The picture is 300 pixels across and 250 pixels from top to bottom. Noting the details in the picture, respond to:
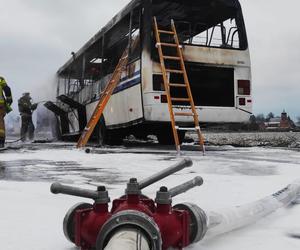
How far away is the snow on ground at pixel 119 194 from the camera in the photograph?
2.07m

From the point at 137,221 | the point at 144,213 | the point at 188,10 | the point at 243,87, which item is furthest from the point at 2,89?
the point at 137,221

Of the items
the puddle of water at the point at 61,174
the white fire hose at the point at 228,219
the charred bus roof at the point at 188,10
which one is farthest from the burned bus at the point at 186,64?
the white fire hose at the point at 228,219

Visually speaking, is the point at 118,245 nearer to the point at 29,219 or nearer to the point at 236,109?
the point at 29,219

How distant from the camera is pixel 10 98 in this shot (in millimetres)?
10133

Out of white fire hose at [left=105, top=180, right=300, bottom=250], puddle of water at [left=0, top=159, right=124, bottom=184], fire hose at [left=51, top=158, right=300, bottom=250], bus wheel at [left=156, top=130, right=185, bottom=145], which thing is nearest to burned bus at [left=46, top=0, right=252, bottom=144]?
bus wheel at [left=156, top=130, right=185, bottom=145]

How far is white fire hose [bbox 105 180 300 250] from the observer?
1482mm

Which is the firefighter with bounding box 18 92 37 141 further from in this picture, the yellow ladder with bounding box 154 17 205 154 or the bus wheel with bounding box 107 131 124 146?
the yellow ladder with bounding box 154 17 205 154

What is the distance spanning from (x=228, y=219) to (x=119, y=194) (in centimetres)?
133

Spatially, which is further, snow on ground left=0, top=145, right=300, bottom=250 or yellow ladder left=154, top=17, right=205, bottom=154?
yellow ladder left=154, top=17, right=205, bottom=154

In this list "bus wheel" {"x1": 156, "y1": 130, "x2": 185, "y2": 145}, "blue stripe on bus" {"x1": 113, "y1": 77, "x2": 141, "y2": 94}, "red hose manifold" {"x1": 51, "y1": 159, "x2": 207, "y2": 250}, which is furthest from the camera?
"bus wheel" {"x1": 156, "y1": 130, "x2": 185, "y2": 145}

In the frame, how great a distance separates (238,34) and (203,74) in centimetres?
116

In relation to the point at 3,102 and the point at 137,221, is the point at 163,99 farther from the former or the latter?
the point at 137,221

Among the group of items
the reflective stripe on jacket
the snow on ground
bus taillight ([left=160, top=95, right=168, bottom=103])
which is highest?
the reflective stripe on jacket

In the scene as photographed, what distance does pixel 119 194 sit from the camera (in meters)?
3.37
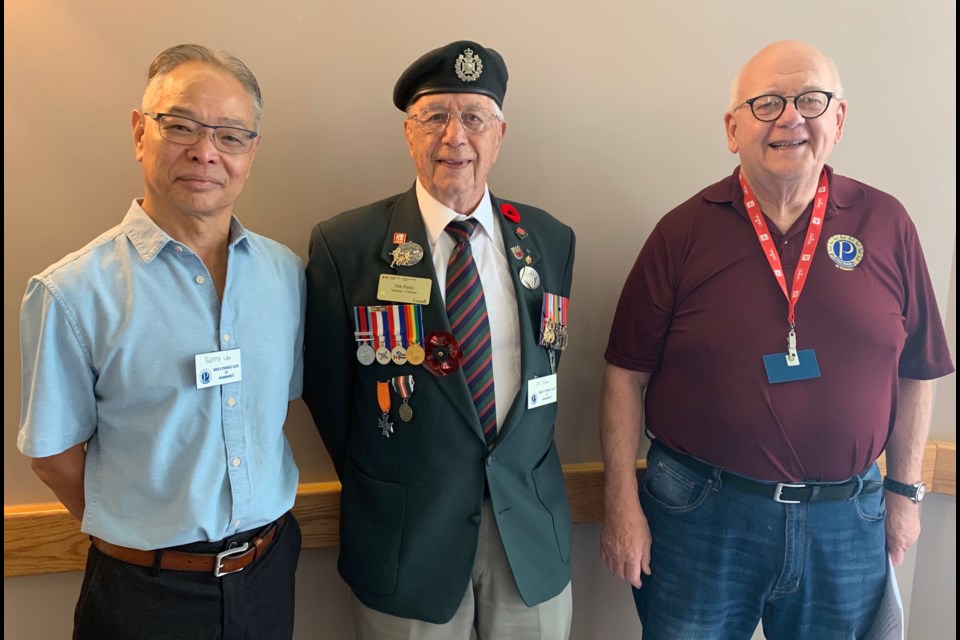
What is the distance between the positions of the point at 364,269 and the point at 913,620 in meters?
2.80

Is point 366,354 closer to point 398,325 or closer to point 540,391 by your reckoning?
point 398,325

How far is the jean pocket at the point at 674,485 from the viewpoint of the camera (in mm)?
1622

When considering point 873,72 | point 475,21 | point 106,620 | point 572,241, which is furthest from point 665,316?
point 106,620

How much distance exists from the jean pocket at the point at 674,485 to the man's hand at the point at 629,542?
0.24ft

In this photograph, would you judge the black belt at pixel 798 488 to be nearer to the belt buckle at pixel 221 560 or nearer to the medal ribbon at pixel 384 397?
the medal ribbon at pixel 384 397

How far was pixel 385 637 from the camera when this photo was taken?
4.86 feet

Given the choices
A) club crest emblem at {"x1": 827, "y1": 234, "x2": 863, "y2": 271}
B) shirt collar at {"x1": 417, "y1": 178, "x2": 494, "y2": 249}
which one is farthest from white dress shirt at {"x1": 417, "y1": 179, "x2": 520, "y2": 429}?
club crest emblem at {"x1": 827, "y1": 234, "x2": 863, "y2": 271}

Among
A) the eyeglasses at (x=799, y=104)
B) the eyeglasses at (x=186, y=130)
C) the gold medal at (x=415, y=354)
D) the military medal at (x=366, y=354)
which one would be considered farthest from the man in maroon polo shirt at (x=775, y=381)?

========================================================================

> [WHAT THE TASK REQUIRES]:
Please copy out all of the material above word for word, omitting the pictures.

> [RESPONSE]:
The picture is 300 pixels across and 250 pixels from top to bottom. Noting the details in the picture, respond to:
How far away is the snow on ground at pixel 119 194 from the camera in the photograph?
2.07m

From the point at 137,221 | the point at 144,213 | the point at 188,10 | the point at 243,87, which item is furthest from the point at 2,89?
the point at 137,221

Of the items
the puddle of water at the point at 61,174
the white fire hose at the point at 228,219
the charred bus roof at the point at 188,10
which one is farthest from the burned bus at the point at 186,64?
the white fire hose at the point at 228,219

Visually speaking, is the point at 118,245 nearer to the point at 29,219 or nearer to the point at 236,109?
the point at 29,219

How distant from the camera is pixel 10 98 in this shot (in millimetres)?
10133

Out of white fire hose at [left=105, top=180, right=300, bottom=250], puddle of water at [left=0, top=159, right=124, bottom=184], fire hose at [left=51, top=158, right=300, bottom=250], bus wheel at [left=156, top=130, right=185, bottom=145], which thing is nearest to burned bus at [left=46, top=0, right=252, bottom=144]?
bus wheel at [left=156, top=130, right=185, bottom=145]

How far is white fire hose [bbox 105 180 300 250] from the observer?
1482mm

Which is the firefighter with bounding box 18 92 37 141 further from in this picture, the yellow ladder with bounding box 154 17 205 154 or the bus wheel with bounding box 107 131 124 146?
the yellow ladder with bounding box 154 17 205 154

What is the distance spanning from (x=228, y=219) to (x=119, y=194) (in centimetres)?
133

Spatially, which is further, snow on ground left=0, top=145, right=300, bottom=250 or yellow ladder left=154, top=17, right=205, bottom=154?
yellow ladder left=154, top=17, right=205, bottom=154

In this list "bus wheel" {"x1": 156, "y1": 130, "x2": 185, "y2": 145}, "blue stripe on bus" {"x1": 113, "y1": 77, "x2": 141, "y2": 94}, "red hose manifold" {"x1": 51, "y1": 159, "x2": 207, "y2": 250}, which is furthest from the camera?
"bus wheel" {"x1": 156, "y1": 130, "x2": 185, "y2": 145}

In the frame, how great a distance separates (238,34) and (203,74) in centimetres?
116

In relation to the point at 3,102 and the point at 137,221, is the point at 163,99 farther from the former or the latter?
the point at 137,221

Among the group of items
the reflective stripe on jacket
the snow on ground
bus taillight ([left=160, top=95, right=168, bottom=103])
which is highest?
the reflective stripe on jacket

In the scene as photographed, what distance does pixel 119 194 sit from the camera (in meters)?
3.37
What is the distance between the positions of the point at 364,269 and the point at 913,620 in meters?
2.80

Is point 366,354 closer to point 398,325 or closer to point 540,391 by your reckoning?
point 398,325

How far is the jean pocket at the point at 674,485 from the viewpoint of the camera (in mm)?
1622

When considering point 873,72 | point 475,21 | point 106,620 | point 572,241, which is furthest from point 665,316?
point 106,620

How much distance exists from the jean pocket at the point at 674,485 to the man's hand at the point at 629,542?
0.24ft

In this photograph, would you judge the black belt at pixel 798 488 to be nearer to the belt buckle at pixel 221 560 or nearer to the medal ribbon at pixel 384 397?
the medal ribbon at pixel 384 397

How far was pixel 385 637 from the camera when this photo was taken?
4.86 feet

Given the choices
A) club crest emblem at {"x1": 827, "y1": 234, "x2": 863, "y2": 271}
B) shirt collar at {"x1": 417, "y1": 178, "x2": 494, "y2": 249}
which one is farthest from white dress shirt at {"x1": 417, "y1": 179, "x2": 520, "y2": 429}?
club crest emblem at {"x1": 827, "y1": 234, "x2": 863, "y2": 271}

Among
A) the eyeglasses at (x=799, y=104)
B) the eyeglasses at (x=186, y=130)
C) the gold medal at (x=415, y=354)
D) the military medal at (x=366, y=354)
which one would be considered farthest from the man in maroon polo shirt at (x=775, y=381)?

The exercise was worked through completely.